* begin Source text *
We describe how to price an option based on a multi-period binomial tree. We use a 2-period tree to anchor the discussion. Assume that the length of one period is h years. Then the following 2-period binomial tree is to price a 2h-year option (call or put). For example, if h= 0.25 years, then the following binomial tree is a basis for pricing a 6-month option.

    \text{ }
    Figure 1 – 2-period binomial tree
    binomial tree - 2 period
    \text{ }

The stock prices in the above binomial tree are constructed using forward prices. At the left, S is the initial stock price. Then the stock prices at the end of period 1 are:

    \text{ }
    \displaystyle S_d=S \ e^{(r-\delta) h - \sigma \sqrt{h}} \ \ \ \ \ \ \ \ \ \displaystyle S_u=S \ e^{(r-\delta) h + \sigma \sqrt{h}} \ \ \ \ \ \ \ \ \ \ \ \ \ (1)
    \text{ }

where r is the annual risk-free interest rate, \delta is the annual continuous dividend rate and \sigma is the annualized standard deviation of the continuously compounded stock return. Multiplying \sigma by \sqrt{h} adjusts the standard deviation to make the stock return appropriate for a period of length h.

The stock prices at the end of period 2 are also constructed based on the idea in (1). The formula (1) takes a starting price (e.g. S_u) and calculates the up move, e.g. S_{uu} and the down move, e.g. S_{dd}. The same idea in (1) can then be used to build additional periods beyond the period 2.
* end Source text *
* begin Provided material *
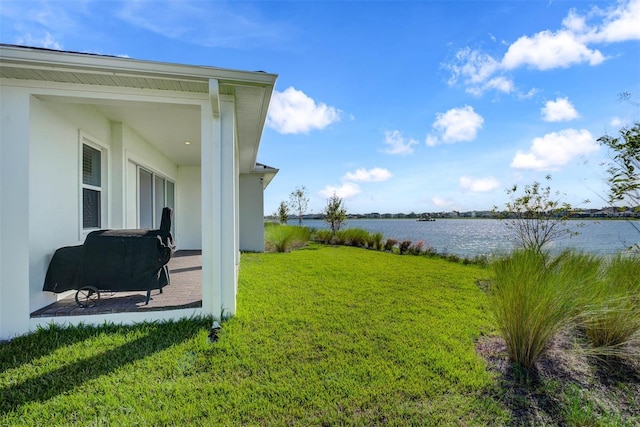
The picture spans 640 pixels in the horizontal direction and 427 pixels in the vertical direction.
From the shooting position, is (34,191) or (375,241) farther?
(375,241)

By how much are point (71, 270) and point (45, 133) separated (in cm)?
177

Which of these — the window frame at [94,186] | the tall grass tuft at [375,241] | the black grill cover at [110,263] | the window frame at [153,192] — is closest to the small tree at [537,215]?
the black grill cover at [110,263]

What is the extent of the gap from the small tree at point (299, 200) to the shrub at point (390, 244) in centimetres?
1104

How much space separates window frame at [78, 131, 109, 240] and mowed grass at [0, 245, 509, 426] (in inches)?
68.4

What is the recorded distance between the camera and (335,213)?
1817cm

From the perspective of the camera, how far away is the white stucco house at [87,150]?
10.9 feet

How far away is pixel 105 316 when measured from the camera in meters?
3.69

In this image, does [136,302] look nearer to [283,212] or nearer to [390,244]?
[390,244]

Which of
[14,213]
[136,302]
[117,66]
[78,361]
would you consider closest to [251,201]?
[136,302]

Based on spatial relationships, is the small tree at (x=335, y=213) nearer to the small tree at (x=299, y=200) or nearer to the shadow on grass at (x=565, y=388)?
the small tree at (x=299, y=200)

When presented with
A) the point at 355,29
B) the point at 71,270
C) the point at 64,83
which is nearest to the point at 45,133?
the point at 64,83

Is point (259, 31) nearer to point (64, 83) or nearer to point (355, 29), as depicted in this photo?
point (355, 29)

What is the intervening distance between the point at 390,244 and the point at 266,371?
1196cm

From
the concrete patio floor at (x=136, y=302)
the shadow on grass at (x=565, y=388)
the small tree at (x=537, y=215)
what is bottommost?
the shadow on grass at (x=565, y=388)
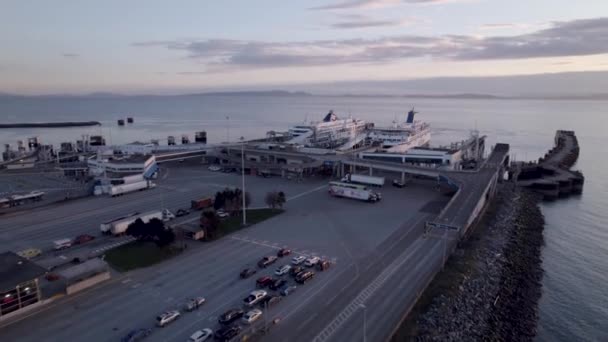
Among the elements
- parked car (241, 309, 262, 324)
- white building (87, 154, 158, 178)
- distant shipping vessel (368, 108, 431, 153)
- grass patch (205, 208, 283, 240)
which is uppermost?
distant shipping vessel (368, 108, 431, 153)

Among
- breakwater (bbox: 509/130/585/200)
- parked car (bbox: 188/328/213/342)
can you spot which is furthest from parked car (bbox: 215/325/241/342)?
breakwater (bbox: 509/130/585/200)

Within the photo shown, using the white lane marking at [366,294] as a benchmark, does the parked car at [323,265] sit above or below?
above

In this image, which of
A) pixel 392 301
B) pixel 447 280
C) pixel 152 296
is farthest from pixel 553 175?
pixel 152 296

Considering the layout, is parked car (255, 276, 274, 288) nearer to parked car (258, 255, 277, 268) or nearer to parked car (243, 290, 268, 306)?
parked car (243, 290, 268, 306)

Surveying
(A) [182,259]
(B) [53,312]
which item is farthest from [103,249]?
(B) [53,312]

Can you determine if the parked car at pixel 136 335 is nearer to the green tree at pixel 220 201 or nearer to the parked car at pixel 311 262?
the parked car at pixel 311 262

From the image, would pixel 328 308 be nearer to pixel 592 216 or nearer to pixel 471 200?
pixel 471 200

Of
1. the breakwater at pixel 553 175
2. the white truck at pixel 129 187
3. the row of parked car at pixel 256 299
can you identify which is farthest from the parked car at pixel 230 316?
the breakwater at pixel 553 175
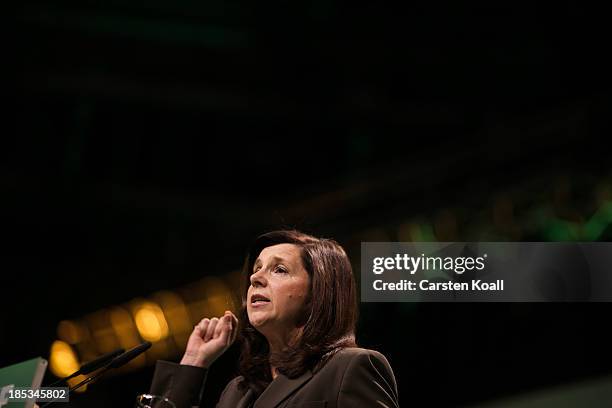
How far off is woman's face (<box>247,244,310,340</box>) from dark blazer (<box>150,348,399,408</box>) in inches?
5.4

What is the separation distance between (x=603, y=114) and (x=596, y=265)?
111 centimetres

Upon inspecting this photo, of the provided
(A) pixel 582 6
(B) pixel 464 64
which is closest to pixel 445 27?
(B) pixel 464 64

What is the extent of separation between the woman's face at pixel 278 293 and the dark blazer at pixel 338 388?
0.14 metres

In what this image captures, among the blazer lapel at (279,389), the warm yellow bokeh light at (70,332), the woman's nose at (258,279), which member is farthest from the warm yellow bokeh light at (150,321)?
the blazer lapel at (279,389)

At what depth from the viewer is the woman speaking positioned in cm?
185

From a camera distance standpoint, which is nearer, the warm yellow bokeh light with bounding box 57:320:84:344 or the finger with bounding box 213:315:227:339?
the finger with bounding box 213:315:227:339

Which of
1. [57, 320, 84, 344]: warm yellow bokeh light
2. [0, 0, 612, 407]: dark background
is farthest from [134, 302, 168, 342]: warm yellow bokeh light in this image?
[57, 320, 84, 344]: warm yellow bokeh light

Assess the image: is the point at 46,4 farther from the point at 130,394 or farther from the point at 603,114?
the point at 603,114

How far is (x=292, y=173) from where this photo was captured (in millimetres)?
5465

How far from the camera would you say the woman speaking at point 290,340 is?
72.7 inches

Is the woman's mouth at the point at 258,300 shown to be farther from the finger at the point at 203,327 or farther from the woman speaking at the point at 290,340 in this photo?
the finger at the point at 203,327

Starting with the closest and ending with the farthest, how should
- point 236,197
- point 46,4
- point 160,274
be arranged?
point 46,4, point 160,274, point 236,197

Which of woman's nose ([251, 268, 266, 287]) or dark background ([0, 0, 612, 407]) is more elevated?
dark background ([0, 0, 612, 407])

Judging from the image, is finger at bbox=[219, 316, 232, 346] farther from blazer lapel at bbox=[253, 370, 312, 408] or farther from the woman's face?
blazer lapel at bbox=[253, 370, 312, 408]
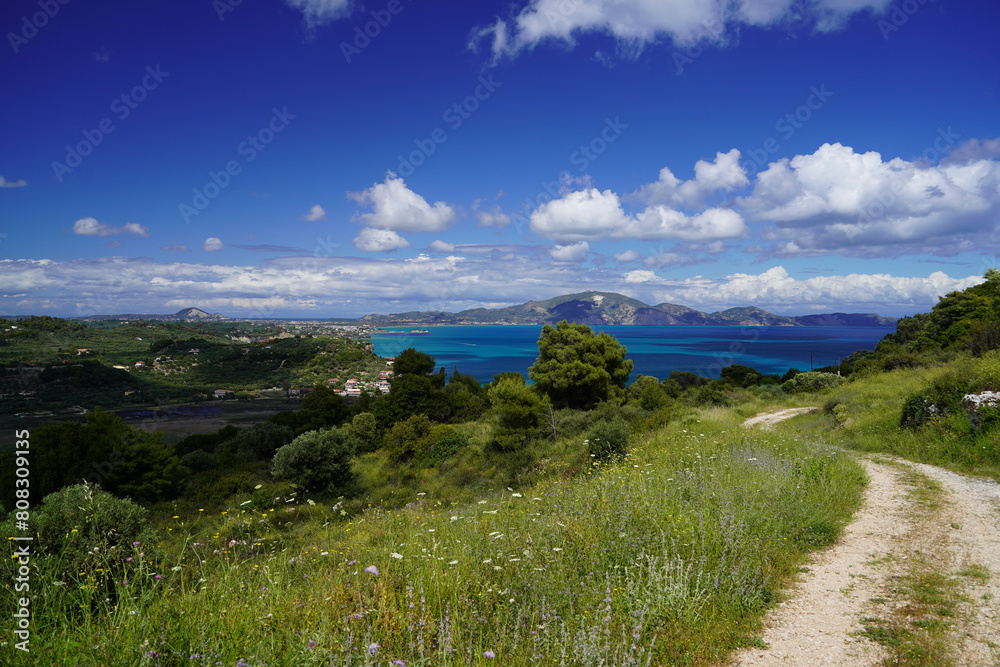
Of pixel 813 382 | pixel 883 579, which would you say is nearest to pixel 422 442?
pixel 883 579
* end Provided material *
**Problems**
**1.** Answer these questions about the binomial tree text.
(a) What length of option does the 2-period tree serve to price when h = 0.25 years?
(b) What does S denote at the left of the tree?
(c) What is the purpose of multiplying \sigma by \sqrt{h}?
**2.** Write a continuation of the binomial tree text, beginning right after its final sentence.

**Outputs for the tasks**
**1.**
(a) A 6-month option.
(b) The initial stock price.
(c) It adjusts the standard deviation so that the stock return is appropriate for a period of length h.

**2.**
Because the stock prices in Figure 1 are calculated by formula (1), an up move followed by a down move leads to the same stock price as a down move followed by an up move. Thus S_{ud}=S_{du} at the end of the second period. When this happens, the resulting binomial tree is called a recombining tree. When up-down move leads to a different price from a down-up move, the resulting tree is called a nonrecombining tree. When stock prices are calculated using the forward prices, the resulting binomial tree is a recombining tree.

Suppose that the binomial tree in Figure 1 models a 2h-year option. We can compute the value of the option at each node at the end of period 2.

    \text{ }
    Figure 2 – 2-period binomial tree with option values
    option value tree - 2 period
    \text{ }

The option value is $0 if it is not advantageous for the option buyer to exercise. If it is, the option value is the difference between the stock price at expiration and the strike price. For example, for a call option, if strike price is $50 and S_{uu}= $75, then C_{uu}= = $25. For a put option, if strike price is $50 and if S_{dd}= $30, then C_{dd}= $20.

Once the option values at the end of the last period are known, we can calculate the option values for the preceding periods and at time 0.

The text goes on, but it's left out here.